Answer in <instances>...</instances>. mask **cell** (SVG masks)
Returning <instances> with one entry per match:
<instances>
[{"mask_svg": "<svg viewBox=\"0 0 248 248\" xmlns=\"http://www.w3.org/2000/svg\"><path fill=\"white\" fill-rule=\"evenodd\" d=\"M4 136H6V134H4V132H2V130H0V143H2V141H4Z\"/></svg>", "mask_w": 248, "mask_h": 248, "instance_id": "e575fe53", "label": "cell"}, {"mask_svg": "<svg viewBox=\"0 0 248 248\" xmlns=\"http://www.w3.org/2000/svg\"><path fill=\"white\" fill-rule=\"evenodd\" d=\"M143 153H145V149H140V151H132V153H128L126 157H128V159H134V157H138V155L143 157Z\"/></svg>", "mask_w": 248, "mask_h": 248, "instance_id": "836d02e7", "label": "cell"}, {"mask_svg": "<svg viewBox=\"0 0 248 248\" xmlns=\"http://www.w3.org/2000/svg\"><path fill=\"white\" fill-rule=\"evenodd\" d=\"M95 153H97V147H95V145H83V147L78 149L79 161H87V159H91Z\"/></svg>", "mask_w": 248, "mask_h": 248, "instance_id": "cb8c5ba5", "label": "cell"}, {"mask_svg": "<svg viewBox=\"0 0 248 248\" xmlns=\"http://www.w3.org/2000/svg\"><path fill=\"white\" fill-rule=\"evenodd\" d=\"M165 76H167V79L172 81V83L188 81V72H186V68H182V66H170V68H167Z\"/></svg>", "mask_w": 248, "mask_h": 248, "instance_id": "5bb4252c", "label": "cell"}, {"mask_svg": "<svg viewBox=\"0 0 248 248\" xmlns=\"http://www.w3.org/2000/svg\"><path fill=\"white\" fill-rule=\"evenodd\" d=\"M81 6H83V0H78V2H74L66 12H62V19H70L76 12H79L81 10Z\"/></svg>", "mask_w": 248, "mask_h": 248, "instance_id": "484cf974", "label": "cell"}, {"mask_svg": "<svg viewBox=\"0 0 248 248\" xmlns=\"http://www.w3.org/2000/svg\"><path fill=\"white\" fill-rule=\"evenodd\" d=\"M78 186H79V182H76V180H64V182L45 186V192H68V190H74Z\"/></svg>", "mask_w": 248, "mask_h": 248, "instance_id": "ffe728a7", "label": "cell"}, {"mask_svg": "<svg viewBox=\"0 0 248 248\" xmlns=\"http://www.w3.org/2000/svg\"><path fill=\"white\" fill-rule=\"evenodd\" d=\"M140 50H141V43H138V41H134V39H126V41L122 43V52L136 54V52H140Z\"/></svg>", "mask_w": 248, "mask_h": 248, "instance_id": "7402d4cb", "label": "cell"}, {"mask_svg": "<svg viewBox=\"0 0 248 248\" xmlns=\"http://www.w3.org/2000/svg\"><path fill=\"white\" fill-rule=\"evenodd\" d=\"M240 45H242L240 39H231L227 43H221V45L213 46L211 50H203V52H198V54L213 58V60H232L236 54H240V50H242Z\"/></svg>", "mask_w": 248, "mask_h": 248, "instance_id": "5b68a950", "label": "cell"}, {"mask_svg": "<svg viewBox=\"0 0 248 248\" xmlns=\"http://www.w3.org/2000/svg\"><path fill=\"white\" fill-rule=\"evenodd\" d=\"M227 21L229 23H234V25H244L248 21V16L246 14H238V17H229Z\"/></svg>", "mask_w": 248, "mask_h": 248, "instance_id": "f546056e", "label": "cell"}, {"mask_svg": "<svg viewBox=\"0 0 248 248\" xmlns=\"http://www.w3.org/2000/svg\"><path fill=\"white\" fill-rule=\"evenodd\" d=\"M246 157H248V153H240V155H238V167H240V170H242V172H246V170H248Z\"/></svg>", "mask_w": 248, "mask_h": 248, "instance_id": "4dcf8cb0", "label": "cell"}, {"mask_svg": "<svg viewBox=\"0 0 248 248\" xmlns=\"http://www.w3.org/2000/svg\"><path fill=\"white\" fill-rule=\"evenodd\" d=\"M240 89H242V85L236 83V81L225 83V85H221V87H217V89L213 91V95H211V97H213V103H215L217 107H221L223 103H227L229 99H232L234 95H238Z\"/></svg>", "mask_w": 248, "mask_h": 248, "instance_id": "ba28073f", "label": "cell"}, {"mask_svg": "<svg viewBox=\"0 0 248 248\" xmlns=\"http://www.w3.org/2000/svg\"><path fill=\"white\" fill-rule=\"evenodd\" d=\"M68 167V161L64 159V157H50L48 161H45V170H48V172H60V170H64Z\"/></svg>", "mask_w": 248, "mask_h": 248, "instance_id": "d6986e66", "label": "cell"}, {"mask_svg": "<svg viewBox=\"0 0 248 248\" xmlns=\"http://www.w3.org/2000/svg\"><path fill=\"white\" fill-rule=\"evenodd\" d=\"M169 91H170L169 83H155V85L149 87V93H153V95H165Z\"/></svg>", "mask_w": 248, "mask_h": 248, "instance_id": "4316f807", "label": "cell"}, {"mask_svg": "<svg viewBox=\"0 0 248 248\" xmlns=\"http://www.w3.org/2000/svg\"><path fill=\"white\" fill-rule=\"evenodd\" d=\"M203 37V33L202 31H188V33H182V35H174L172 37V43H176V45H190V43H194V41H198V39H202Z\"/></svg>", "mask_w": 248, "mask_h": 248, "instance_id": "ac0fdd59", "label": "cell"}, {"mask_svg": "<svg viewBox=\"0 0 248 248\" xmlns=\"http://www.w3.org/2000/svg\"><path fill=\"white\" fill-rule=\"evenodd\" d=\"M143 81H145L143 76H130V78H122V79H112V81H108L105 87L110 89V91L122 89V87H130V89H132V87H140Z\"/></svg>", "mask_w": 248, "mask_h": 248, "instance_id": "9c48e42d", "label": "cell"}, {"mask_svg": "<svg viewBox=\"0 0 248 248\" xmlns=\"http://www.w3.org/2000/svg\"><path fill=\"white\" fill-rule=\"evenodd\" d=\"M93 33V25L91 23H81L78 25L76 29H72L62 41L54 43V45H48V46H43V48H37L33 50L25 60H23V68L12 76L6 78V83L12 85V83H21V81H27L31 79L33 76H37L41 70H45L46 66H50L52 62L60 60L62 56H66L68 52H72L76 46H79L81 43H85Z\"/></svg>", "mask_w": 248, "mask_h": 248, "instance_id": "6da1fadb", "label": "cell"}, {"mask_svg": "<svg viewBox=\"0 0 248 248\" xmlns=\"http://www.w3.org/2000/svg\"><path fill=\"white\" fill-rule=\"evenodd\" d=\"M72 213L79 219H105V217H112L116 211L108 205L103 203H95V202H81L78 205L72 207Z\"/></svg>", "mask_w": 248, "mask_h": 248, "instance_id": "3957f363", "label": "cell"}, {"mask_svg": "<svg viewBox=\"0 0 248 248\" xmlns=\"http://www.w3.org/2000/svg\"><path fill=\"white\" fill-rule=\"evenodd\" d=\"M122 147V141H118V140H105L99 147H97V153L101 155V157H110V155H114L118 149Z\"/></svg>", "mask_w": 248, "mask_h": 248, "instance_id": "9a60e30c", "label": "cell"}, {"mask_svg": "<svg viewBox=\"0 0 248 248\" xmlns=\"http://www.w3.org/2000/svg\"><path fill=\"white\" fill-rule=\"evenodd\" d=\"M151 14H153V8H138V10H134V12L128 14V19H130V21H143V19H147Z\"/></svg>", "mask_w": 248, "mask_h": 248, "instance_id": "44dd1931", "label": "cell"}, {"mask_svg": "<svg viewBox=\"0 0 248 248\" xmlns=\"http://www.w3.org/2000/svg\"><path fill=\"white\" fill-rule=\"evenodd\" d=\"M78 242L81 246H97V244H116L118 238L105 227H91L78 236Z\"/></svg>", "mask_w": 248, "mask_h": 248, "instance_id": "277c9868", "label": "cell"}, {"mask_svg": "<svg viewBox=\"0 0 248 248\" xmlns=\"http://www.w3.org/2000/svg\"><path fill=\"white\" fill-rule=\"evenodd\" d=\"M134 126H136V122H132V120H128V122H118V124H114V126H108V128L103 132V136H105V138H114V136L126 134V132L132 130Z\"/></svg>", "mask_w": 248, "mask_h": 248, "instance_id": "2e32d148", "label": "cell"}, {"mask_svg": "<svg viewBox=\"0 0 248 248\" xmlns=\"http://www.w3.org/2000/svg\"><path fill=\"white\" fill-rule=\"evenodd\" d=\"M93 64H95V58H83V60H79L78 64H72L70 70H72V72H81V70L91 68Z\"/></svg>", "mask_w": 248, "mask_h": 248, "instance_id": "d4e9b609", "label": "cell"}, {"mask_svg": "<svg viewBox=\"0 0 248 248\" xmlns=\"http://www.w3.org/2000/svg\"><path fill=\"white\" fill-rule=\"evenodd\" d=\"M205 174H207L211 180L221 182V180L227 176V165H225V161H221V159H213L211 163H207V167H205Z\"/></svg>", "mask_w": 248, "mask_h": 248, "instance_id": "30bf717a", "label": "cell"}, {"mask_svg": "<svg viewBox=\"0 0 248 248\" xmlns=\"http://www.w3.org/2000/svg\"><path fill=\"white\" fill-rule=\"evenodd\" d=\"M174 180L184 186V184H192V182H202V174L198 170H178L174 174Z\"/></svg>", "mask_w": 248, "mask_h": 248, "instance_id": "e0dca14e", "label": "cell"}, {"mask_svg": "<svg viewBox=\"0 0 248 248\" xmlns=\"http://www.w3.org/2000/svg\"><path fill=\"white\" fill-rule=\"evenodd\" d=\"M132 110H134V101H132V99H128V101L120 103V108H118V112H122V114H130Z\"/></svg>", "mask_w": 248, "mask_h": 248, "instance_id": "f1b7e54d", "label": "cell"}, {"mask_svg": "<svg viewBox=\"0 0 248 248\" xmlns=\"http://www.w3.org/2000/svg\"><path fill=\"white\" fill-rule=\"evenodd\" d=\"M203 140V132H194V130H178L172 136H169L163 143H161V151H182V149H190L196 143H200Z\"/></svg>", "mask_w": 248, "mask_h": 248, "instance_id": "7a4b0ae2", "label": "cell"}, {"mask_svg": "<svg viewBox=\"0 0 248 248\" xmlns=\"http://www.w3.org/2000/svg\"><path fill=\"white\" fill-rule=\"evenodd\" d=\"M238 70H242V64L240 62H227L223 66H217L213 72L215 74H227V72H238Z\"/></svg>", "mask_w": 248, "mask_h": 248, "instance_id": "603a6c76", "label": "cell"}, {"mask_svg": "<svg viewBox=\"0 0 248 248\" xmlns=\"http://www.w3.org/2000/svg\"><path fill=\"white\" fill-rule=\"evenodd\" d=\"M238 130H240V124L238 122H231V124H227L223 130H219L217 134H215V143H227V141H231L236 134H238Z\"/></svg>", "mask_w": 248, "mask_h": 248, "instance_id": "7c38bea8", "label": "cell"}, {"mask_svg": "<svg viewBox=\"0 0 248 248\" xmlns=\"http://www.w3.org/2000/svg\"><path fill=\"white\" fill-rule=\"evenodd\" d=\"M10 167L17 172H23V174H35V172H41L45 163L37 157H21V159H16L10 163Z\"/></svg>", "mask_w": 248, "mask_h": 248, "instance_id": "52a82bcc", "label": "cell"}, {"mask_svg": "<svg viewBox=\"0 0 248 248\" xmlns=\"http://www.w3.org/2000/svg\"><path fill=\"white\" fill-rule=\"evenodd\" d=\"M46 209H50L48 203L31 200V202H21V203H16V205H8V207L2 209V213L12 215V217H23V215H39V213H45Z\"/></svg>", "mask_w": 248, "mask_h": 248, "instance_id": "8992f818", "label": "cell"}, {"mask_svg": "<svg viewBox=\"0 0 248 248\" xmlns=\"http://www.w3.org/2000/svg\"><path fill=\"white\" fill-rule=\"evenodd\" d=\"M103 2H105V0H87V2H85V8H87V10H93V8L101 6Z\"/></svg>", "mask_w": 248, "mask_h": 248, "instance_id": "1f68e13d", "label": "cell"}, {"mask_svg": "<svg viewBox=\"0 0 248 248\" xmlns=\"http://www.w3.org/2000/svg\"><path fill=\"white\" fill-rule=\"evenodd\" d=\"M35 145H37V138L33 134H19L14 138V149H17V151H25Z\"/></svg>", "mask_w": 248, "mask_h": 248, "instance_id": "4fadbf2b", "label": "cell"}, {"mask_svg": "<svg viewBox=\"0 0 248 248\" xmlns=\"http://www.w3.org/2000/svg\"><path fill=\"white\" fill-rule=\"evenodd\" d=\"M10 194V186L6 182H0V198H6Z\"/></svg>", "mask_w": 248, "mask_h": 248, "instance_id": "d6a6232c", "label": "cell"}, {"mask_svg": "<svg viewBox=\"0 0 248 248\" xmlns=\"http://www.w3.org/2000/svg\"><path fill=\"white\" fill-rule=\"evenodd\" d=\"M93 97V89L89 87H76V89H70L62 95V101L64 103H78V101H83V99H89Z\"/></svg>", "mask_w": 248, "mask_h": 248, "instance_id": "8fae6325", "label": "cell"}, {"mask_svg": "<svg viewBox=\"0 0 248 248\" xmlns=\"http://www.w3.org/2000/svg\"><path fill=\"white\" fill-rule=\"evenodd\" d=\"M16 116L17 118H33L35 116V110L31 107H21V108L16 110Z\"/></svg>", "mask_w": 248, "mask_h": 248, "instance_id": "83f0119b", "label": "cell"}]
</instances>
------------------------------------
» Task statement:
Count the lines of the data above that contain the string "instances", treating uppercase and lowercase letters as different. Give only the number.

» Expected answer:
4